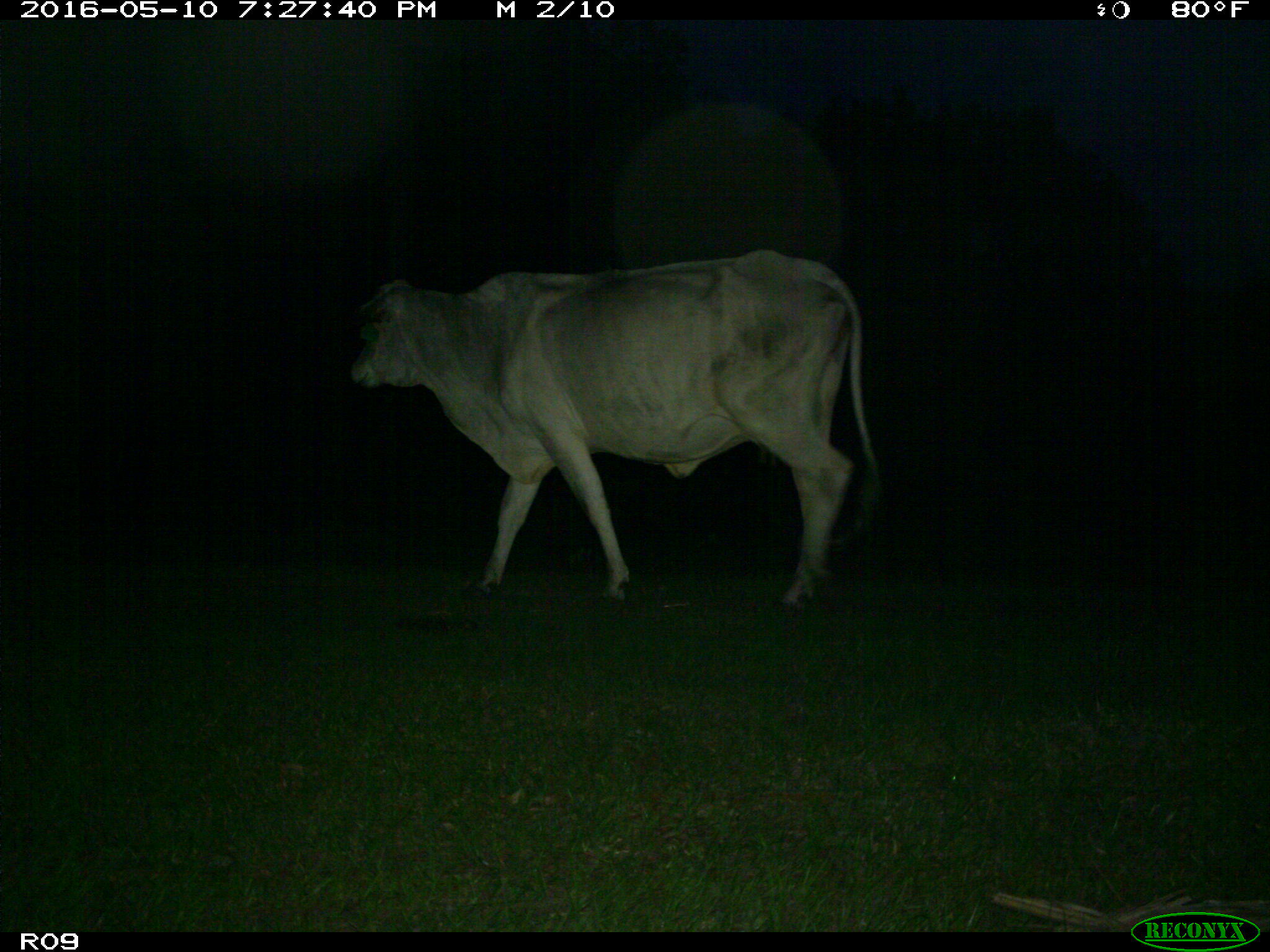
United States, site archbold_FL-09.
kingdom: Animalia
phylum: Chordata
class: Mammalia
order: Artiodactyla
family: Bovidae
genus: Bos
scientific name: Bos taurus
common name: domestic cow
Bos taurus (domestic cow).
========================================
▶ [Work item]: Except for the pictures, copy every line of the records above exactly.

▶ [The answer]:
United States, site archbold_FL-09.
kingdom: Animalia
phylum: Chordata
class: Mammalia
order: Artiodactyla
family: Bovidae
genus: Bos
scientific name: Bos taurus
common name: domestic cow
Bos taurus (domestic cow).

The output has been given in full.